Optimization Function
Our optimizatoin function is Adam (Adaptive Moment Estimation) type. It is an extension to the stochastic gradient decent algorithm, and has large adoption in deeplearning applications in computer vision due to its simplicity and effectiveness. This link gives a more detailed explanation of this function. THe learning rate (a.k.a. alpha or step size) is the proportion the weights (W in the torch.nn.Linear method) is updated by. Larger learning rates may reach a conclusion in less updates however them may also lead to divergence if set too high, on the other hand small learning rates would take many more updates to arrive at a global minima (for loss) or may find a local minima instead of a global one. Finding the right learning rate is a complex process, and this article provide a detailed guide on how one might find the best learning rate for your model. We choose a learning rate of 1e-4 (After a non-sytematic approach of randomly trying different lr’s and comparing their accuracy). The default parameters (that we use) are beta1=0.9, beta2=0.999, epsilon=1e-8.
criterion = torch.nn.CrossEntropyLoss()
optimizer = torch.optim.Adam(model.parameters(), lr=0.0001)
Training the Model
To train our model we first decide how many epochs to train it over. Training it for too many epochs may result in overfitting, while too little would result in lower accuracy (higher loss). We first choose a fairly large number ~20 epochs and check at what epoch our loss stops decreasing and starts increasing (avg of 2-3 epochs) or the decrease in loss is unsubstantial. We determine that 7 epochs seems to be optimal in our case. Next for each batch of data from the train_dataloader we first set our optimizers weights to zero with zero_grad(). Next we get the predicted probabilites (transformed by torch.nn.linear) for each class for that batch of data. We then calculate loss based on this output and the true label for the training data set. Next, loss.backward() is the back propgation step that finds the updates for our parameters and optimizer.step() actually updates the parameters.
## UNCOMMENT LINE BELOW FOR GPU
#model.to(device)
for epoch in range(7):
for data in train_loader:
images, labels = data
## UNCOMMENT LINE BELOW FOR GPU
# images, labels = images.to(device), labels.to(device)
optimizer.zero_grad()
output = model(images)
loss = criterion(output, labels)
loss.backward()
optimizer.step()
print(epoch, loss)
0 tensor(0.2392, grad_fn=<NllLossBackward0>)
1 tensor(0.0974, grad_fn=<NllLossBackward0>)
2 tensor(0.2225, grad_fn=<NllLossBackward0>)

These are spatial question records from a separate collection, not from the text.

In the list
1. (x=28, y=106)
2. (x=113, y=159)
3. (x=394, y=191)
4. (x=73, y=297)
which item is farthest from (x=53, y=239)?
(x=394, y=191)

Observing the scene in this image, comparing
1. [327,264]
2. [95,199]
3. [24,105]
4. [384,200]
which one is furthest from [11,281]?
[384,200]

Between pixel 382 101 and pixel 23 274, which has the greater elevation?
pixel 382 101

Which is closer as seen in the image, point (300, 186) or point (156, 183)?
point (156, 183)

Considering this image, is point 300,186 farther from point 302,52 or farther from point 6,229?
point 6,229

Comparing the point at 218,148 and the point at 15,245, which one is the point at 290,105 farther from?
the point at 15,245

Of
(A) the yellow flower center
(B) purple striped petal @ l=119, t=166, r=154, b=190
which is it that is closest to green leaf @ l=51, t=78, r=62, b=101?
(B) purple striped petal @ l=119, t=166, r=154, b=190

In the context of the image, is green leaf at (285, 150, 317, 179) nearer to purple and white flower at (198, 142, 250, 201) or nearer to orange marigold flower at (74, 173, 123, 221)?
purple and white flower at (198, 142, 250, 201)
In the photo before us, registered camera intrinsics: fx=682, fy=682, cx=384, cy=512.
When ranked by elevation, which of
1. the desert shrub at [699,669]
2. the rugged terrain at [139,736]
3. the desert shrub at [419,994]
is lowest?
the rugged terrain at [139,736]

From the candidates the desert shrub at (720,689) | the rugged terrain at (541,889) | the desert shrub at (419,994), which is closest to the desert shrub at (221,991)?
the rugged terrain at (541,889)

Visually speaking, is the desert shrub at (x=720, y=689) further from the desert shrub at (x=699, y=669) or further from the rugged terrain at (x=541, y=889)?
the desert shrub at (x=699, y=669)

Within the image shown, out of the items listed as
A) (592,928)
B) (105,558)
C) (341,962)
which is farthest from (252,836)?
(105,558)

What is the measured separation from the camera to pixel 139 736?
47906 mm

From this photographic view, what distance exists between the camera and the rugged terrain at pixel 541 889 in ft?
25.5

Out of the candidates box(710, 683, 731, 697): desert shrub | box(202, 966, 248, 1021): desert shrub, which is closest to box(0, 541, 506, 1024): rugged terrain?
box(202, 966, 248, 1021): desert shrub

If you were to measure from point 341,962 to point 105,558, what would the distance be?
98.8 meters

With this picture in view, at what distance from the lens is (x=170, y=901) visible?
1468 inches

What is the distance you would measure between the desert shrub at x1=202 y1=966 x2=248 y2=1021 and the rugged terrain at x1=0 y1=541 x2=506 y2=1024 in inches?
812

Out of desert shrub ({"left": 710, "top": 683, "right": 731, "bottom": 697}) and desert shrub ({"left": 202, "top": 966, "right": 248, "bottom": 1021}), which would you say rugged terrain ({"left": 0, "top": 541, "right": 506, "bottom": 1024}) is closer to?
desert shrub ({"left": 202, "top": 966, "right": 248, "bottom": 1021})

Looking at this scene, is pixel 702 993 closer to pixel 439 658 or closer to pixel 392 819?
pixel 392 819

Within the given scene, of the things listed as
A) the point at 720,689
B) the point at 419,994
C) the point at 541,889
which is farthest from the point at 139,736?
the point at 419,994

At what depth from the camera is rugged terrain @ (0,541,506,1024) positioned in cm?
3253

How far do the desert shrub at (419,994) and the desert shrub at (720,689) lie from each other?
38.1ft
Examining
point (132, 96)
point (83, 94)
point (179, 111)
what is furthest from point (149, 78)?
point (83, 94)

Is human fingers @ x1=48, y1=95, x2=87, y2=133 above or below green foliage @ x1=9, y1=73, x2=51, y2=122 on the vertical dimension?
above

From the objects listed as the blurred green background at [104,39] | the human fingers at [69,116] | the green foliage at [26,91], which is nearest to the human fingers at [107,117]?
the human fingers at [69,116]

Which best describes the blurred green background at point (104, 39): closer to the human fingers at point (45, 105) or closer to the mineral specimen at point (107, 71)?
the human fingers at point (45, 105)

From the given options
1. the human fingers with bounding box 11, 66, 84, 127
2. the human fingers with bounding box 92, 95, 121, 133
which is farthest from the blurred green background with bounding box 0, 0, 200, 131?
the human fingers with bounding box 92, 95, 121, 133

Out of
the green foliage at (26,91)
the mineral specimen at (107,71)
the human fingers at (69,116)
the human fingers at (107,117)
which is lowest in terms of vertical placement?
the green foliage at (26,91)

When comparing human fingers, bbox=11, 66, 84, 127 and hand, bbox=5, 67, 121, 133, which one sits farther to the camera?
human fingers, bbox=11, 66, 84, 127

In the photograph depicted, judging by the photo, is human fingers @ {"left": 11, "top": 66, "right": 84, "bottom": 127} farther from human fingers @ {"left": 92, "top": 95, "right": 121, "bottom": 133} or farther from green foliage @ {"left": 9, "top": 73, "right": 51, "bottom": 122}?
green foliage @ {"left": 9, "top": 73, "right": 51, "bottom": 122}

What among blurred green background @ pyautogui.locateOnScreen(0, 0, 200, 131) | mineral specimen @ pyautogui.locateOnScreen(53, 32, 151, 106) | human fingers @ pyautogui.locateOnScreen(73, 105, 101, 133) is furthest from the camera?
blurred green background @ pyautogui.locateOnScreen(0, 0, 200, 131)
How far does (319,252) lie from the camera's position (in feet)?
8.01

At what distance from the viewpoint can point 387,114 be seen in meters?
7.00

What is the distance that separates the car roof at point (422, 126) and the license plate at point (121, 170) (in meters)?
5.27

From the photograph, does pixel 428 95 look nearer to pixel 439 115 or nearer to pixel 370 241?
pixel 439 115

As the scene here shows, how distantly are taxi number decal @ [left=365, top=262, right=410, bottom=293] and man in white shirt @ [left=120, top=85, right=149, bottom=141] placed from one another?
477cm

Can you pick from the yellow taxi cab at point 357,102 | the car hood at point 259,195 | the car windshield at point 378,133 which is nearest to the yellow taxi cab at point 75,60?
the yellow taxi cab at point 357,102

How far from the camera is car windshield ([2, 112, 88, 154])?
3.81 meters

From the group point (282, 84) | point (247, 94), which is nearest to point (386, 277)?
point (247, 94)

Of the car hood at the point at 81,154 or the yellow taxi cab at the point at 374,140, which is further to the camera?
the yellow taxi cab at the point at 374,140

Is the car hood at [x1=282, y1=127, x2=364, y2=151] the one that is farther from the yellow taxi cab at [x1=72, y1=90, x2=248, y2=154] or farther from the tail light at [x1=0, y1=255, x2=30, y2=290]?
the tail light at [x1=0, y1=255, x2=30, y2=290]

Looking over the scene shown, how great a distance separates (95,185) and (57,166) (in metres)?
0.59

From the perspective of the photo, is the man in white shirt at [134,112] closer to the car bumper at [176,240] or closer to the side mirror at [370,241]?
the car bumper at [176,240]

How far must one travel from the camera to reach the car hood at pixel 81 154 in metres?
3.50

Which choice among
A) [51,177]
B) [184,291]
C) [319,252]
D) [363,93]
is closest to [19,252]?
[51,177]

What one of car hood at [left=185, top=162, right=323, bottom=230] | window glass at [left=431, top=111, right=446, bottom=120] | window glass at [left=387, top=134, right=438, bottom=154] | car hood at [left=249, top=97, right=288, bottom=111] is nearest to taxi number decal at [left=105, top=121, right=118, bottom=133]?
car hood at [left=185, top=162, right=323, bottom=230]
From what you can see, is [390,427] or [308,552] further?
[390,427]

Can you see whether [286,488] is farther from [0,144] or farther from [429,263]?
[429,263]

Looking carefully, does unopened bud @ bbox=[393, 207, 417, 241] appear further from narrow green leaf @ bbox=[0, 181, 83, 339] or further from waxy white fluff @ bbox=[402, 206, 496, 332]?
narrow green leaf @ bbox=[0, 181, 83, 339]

3 tensor(0.0722, grad_fn=<NllLossBackward0>)
4 tensor(0.1087, grad_fn=<NllLossBackward0>)
5 tensor(0.0595, grad_fn=<NllLossBackward0>)
6 tensor(0.0688, grad_fn=<NllLossBackward0>)
Testing the Model
We finally test our model on the training dataset. The torch.no_grad() function disables gradient calculations over the weights (note: this will NOT affect the accuracy of the model) reducing memory consumption. Next we get all the batches of data from the test_loader, and get the prdicted probabilities (note, these are after applying the linear transformation so range is not 0 to 1, but magnitude/order is the same) for each class. Then using the torch.max() function we get the maximum value from the tensors (returns both value and index). We increment total number of imagess (this will be 10,000 at the end) and also increment the number of images correctly classified for that particular batch of images. Finally we calculate the test accuracy by dividing the total correctly classified images by total images.
correct = 0
total = 0
with torch.no_grad():
for data in test_loader:
images, labels = data[0], data[1]
outputs = model(images)
predicted = torch.max(outputs.data, 1)
total += labels.size(0)
correct += (predicted[1] == labels).sum().item()
print("Test accuracy: ", correct / total)
Test accuracy: 0.9799
Conclusion
Our test accuracy is over 97% consistently. Running this notebook again may not produce the same results since dataloader randomly choses images for batches which will affect the training of our final model. Overall, convolutional neural networks seem to be ideal for training models to categorize images quickly and accurately.